Wracając do tematu przewodniego artykułu, to nie chcę bawić się w ocenę poszczególnych propozycji zarówno pod kątem jakości (nie miałem do czynienia na żywo z żadnym z omawianych produktów), ani pod kątem oceny jakość/cena (choć myślę że wnioski takie da się na podstawie tego artykułu wyciągnąć).

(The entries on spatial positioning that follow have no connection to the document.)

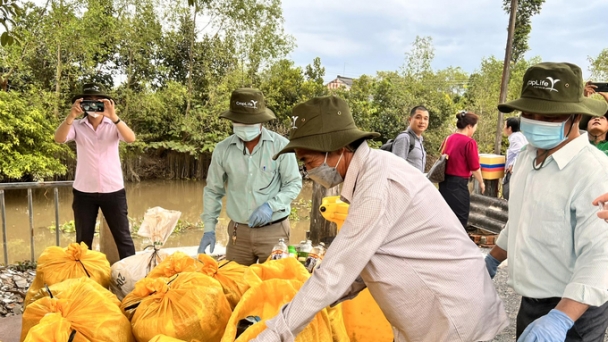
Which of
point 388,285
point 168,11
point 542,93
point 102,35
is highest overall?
point 168,11

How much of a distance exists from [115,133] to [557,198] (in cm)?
292

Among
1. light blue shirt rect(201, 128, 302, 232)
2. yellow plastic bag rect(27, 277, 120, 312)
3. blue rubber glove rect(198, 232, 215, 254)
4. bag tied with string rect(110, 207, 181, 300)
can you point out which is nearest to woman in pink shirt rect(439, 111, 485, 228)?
light blue shirt rect(201, 128, 302, 232)

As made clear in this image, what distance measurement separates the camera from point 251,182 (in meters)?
2.66

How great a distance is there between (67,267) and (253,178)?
111 cm

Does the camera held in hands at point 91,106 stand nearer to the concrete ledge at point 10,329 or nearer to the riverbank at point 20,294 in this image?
the riverbank at point 20,294

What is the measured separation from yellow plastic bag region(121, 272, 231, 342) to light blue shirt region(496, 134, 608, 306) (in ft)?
3.68

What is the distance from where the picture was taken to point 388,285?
1.28 metres

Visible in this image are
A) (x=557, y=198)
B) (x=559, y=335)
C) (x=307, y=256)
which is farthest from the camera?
(x=307, y=256)

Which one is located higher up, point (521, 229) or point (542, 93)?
point (542, 93)

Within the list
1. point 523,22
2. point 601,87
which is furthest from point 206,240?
point 523,22

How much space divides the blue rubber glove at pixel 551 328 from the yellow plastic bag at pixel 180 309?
1079 millimetres

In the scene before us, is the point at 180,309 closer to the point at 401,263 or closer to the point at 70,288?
the point at 70,288

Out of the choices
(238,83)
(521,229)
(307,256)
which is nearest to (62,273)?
(307,256)

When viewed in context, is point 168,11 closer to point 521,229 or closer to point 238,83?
point 238,83
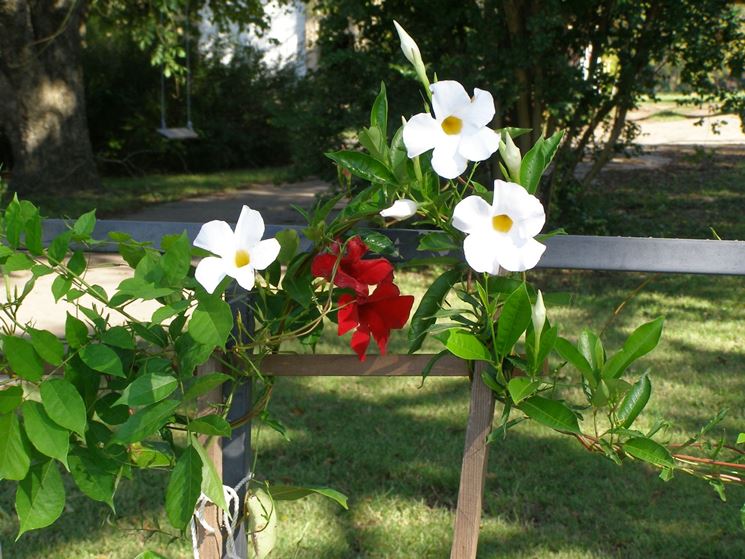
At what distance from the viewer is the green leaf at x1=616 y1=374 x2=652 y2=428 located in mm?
1215

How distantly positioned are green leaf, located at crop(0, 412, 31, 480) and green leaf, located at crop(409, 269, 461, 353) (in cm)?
56

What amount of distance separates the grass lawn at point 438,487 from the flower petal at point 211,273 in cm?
95

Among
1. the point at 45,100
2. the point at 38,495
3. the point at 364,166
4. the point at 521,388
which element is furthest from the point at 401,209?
the point at 45,100

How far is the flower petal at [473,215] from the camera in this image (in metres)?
1.13

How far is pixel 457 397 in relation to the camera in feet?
14.1

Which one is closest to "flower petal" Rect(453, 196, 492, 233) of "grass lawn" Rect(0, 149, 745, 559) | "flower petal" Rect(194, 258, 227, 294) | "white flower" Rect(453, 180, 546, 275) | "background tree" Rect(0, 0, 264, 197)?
"white flower" Rect(453, 180, 546, 275)

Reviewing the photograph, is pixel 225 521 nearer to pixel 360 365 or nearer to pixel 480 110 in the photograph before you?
pixel 360 365

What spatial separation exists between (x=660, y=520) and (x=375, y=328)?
215 cm

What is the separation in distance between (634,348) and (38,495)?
862 mm

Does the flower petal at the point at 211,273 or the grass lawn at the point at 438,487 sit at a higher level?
the flower petal at the point at 211,273

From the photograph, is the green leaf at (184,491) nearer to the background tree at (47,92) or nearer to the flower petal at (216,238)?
the flower petal at (216,238)

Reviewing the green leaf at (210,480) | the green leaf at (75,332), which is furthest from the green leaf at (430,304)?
the green leaf at (75,332)

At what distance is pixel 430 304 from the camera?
1.31 meters

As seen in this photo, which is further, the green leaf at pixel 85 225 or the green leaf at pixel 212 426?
the green leaf at pixel 85 225
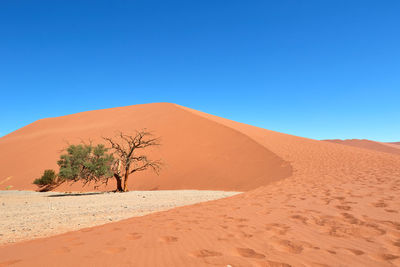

Oczywiście jest bardziej niż prawdopodobne, że udało mi się pominąć jakieś jeszcze wilki dostępne na rynku, a wiem również że nie wszyscy gracze chcą koniecznie by wilki były wilkami i uciekają się do różnych alternatyw (np. korzystając z modeli Juggernaut'ów GW, czy też niedźwiedzi produkowanych choćby przez Ścibora), ale jak zawsze jeśli ktoś ma ochotę coś dodać w tym temacie to zapraszam.


1 komentarz:

  1. to ja na dodam jako ciekawostkę, ze na samiutkim początku co niektórzy kupowali modele wilków w sklepach zoologicznych [ cała seria zwierzaków dla dzieci, wiernie odtworzonych]. Cztery rodzaje wilków, cena ok 26 zł [ w zależności od sklepu wahała się +-3 zł]. Skąd wiem? bo byłam świadkiem takiej oto rozmowy między kierownikiem sklepu a sprzedawcą:
    - a czemu my tyle wilków zamawiamy?
    - bo tu przychodzą tacy jedni i biorą ile jest [ przyp. aut. - z reguły sklep ma po 2-3 szt.] i marudzą że mało i że im na oddział nie wystarczy
    - na jaki oddział
    - a skąd ja mam wiedzieć. za dzieciakami nie trafisz. Zamów pan te wilki i już.